Dazu ist Deutschland sicher bereit – wenn es die anderen EU-Mitglieder auch tun. Aber es ist undenkbar, dass Berlin einen Nebenhaushalt finanzieren würde, über dessen Ausgaben andere entscheiden. Ausserdem soll gemäss dem Koalitionsvertrag der Bundestag, also das Parlament, in der Frage das letzte Wort haben. Und nicht zu vergessen ist die öffentliche Debatte: Hier kann sich eine Haltung, wonach deutsches Geld für das Bezahlen der Schulden anderer gebraucht würde, niemals durchsetzen.
Unabhängig davon, auf welchen gemeinsamen Nenner sich Berlin und Paris in Sachen Erneuerung der EU einigen können: Allein können sie ja nichts ausrichten, es gibt ja auch noch 25 weitere EU-Staaten...
Tatsächlich, es laufen in der EU derzeit zwei Entwicklungen in unterschiedliche Richtungen: Einerseits beobachten wir die Wiederbelebung der traditionellen und essentiellen deutsch-französischen Freundschaft und Achse in Europa. Zugleich sind in den neuen EU-Ländern Polen, Tschechien, der Slowakei und Ungarn Tendenzen festzustellen, die der EU schwer zu schaffen machen. Es besteht sogar das Risiko, dass es am östlichen Rand der EU zu Abspaltungstendenzen kommen könnte – ausserdem ist auch der Austritt der Briten noch nicht verarbeitet.
Die 27 EU-Staaten werden nun sicher nicht rasch vorwärts marschieren, nur weil sich Merkel und Macron gefunden haben.
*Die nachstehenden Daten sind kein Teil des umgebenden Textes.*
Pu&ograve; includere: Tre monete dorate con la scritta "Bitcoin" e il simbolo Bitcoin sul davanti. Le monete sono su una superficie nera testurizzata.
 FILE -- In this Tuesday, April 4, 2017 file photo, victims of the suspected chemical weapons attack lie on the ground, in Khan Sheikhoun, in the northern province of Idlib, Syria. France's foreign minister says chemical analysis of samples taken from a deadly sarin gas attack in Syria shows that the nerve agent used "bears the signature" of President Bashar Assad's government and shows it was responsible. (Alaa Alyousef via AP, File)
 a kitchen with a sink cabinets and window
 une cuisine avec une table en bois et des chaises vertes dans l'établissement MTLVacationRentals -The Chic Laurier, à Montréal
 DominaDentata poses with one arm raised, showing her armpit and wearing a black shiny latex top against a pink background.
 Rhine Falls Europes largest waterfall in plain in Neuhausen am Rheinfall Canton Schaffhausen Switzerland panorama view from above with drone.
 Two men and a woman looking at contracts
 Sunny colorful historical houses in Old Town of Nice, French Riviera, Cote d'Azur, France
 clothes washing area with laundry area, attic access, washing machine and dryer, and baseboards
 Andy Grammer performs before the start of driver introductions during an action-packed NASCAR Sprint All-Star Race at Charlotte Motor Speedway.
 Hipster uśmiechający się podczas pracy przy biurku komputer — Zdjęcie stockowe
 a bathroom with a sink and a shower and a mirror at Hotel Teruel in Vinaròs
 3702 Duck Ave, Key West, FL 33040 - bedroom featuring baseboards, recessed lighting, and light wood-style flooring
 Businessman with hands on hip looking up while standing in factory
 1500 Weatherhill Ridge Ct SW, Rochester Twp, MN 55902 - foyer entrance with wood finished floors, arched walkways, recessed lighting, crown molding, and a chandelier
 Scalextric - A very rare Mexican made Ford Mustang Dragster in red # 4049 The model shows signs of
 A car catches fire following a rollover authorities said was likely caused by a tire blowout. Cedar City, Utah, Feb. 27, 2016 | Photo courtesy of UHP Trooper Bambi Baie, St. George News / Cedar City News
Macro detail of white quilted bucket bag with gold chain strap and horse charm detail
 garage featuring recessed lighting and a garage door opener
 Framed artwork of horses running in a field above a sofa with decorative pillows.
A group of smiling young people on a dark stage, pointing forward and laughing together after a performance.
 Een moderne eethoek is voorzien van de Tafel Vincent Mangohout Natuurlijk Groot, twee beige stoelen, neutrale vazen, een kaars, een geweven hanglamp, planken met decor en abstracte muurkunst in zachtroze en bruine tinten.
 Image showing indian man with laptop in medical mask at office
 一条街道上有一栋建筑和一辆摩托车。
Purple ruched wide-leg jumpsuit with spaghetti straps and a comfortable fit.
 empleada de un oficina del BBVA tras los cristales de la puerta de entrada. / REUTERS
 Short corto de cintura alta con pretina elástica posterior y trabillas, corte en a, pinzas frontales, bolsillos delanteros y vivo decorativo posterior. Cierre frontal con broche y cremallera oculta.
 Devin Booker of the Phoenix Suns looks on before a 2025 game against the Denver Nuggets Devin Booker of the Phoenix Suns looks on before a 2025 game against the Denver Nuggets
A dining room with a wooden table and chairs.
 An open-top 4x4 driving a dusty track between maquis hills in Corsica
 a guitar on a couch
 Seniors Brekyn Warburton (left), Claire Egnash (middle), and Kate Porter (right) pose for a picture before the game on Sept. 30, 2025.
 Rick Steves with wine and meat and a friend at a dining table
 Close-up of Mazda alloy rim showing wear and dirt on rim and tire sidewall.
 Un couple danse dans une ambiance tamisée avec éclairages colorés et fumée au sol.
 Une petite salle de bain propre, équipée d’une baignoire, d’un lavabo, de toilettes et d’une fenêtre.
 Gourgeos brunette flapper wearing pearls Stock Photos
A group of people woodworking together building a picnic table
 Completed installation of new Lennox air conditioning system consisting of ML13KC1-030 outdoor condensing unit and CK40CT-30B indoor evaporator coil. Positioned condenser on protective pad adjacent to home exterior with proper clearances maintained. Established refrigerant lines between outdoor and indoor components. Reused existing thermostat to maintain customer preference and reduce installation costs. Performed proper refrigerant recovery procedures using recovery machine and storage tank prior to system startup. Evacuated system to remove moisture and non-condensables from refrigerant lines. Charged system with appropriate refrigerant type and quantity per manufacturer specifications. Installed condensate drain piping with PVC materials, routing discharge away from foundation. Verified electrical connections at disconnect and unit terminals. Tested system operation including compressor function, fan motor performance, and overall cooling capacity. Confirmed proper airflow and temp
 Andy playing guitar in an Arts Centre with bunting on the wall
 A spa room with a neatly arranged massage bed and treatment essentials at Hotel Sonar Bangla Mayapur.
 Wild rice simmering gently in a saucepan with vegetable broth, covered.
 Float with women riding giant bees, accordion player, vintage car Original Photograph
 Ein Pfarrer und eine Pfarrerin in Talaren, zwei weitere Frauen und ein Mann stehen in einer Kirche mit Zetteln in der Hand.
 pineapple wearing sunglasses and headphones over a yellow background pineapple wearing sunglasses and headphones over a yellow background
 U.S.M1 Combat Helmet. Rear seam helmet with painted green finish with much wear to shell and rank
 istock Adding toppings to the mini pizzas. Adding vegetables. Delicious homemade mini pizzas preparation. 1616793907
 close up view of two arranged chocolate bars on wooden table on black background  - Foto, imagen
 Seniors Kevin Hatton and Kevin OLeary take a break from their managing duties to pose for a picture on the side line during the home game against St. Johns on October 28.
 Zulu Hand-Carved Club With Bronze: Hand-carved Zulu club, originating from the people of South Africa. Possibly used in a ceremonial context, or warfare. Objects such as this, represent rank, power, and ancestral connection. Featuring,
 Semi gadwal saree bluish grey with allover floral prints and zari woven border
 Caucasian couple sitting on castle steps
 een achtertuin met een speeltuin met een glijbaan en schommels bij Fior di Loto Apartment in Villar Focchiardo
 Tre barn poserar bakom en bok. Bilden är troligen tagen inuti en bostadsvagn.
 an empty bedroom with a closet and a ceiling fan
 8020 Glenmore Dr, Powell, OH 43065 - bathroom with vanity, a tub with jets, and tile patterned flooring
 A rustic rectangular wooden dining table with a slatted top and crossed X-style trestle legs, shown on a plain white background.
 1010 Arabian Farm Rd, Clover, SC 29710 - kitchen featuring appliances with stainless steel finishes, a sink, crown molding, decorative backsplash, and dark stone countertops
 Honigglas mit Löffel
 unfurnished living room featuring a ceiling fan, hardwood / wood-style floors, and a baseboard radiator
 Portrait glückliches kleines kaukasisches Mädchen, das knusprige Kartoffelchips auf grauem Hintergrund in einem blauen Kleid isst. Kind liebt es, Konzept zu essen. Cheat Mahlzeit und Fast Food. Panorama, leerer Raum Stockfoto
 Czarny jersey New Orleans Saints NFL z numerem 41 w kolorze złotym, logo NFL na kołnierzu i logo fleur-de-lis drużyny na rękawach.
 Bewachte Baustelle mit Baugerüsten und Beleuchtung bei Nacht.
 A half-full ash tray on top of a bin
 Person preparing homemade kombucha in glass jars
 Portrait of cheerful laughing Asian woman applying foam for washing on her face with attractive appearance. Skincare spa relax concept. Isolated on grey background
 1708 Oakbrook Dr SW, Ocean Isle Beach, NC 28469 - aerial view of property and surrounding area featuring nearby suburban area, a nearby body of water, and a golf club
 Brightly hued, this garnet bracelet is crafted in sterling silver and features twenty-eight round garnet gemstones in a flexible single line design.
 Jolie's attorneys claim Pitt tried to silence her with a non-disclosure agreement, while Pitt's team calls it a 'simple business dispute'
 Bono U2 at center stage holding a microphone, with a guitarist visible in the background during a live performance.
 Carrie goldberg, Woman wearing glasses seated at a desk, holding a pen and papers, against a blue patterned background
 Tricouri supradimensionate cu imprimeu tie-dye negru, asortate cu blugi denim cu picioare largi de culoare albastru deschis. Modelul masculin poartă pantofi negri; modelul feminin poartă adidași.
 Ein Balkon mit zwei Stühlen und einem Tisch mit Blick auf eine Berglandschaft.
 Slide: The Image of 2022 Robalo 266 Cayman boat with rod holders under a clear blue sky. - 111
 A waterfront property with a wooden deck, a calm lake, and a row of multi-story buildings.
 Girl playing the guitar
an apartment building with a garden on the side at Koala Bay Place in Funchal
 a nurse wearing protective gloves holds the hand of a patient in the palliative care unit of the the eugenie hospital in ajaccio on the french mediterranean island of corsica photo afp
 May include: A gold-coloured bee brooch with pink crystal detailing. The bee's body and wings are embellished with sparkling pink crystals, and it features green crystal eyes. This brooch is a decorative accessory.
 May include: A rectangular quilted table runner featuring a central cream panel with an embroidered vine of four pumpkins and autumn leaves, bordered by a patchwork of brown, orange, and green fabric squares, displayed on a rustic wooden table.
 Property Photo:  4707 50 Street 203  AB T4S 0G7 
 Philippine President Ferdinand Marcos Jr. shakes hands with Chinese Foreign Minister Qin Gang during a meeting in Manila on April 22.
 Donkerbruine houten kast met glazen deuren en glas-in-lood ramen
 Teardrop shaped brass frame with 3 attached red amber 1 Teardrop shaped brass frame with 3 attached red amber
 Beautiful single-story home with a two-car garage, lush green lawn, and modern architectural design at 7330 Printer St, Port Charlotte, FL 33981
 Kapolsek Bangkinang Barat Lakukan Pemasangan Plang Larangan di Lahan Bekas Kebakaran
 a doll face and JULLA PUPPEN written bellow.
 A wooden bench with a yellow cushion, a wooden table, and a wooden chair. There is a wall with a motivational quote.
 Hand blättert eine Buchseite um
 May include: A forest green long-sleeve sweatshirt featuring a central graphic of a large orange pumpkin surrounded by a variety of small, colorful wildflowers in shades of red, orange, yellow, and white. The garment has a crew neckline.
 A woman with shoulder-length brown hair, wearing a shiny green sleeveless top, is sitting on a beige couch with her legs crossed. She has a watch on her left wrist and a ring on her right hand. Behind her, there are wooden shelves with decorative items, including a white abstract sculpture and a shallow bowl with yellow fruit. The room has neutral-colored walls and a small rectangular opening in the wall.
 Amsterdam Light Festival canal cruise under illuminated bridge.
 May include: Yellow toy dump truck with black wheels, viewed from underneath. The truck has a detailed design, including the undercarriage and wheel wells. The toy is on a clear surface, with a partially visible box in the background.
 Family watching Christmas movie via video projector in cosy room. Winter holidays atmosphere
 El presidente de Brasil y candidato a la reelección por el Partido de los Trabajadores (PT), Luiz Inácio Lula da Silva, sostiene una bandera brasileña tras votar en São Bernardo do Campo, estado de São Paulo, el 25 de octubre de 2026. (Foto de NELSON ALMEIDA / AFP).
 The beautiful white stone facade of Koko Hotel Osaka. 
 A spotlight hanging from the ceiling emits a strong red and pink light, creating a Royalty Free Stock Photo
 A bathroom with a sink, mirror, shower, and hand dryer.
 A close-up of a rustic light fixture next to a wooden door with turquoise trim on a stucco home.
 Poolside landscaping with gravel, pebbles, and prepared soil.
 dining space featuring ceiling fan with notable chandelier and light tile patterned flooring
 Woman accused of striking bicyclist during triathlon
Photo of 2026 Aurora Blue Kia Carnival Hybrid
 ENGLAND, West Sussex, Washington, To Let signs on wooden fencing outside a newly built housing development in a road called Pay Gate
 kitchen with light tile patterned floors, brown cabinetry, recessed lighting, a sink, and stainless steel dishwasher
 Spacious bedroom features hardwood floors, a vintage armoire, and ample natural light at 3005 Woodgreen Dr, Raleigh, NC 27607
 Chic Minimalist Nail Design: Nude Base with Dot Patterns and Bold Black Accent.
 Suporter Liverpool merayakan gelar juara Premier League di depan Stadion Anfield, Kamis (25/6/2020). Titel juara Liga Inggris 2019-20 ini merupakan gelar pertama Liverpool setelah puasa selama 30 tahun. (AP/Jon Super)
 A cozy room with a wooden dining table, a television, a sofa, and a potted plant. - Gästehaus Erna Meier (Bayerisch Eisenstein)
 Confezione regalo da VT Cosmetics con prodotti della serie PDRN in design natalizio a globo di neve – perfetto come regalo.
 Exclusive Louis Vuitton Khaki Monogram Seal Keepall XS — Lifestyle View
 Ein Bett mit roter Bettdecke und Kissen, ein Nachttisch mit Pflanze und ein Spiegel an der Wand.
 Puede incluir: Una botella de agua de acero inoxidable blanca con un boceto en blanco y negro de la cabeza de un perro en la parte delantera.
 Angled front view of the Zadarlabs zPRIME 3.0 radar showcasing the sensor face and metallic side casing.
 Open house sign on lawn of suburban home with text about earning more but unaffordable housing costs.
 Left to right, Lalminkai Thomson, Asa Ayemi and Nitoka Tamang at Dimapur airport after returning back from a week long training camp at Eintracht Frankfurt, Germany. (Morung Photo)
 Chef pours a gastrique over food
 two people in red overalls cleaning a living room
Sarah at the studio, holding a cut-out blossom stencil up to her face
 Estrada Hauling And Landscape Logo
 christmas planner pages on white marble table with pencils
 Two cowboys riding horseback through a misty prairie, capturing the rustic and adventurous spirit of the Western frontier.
Es kann also sein, dass die Vorwärts-Energie der EU vor allem auf ein «Kern-Europa», also die sechs Gründungsstaaten plus einige wenige, zurückfällt. Ganz sicher ist es eine viel zu optimistische Sicht zu glauben, alle 27 EU-Staaten würden nun rasch vorwärts marschieren, nur weil sich Merkel und Macron gefunden haben.
Angesichts dieser Ausgangslage: Wie viel Erneuerung in der Europapolitik erwarten Sie von der neuen deutschen Regierung?
Zunächst wird jetzt vernünftig zusammen gesprochen werden. Auch muss man versuchen, die Benelux-Staaten und Italien von einem gemeinsamen Kurs zu überzeugen. Auf jeden Fall aber dürfte die lähmende Untätigkeit der letzten Jahre beendet werden. Was am Schluss tatsächlich herauskommt, wird man sehen. Doch den Europäern ist seit der Amtsübernahme von US-Präsident Trump klar, dass sie ihre Sache selber anpacken müssen. Mit Trump ist die Vorstellung einer wohlwollenden Patronatsmacht in Washington verloren gegangen. Und das zu Recht.
Das Gespräch führte Christina Scheidegger.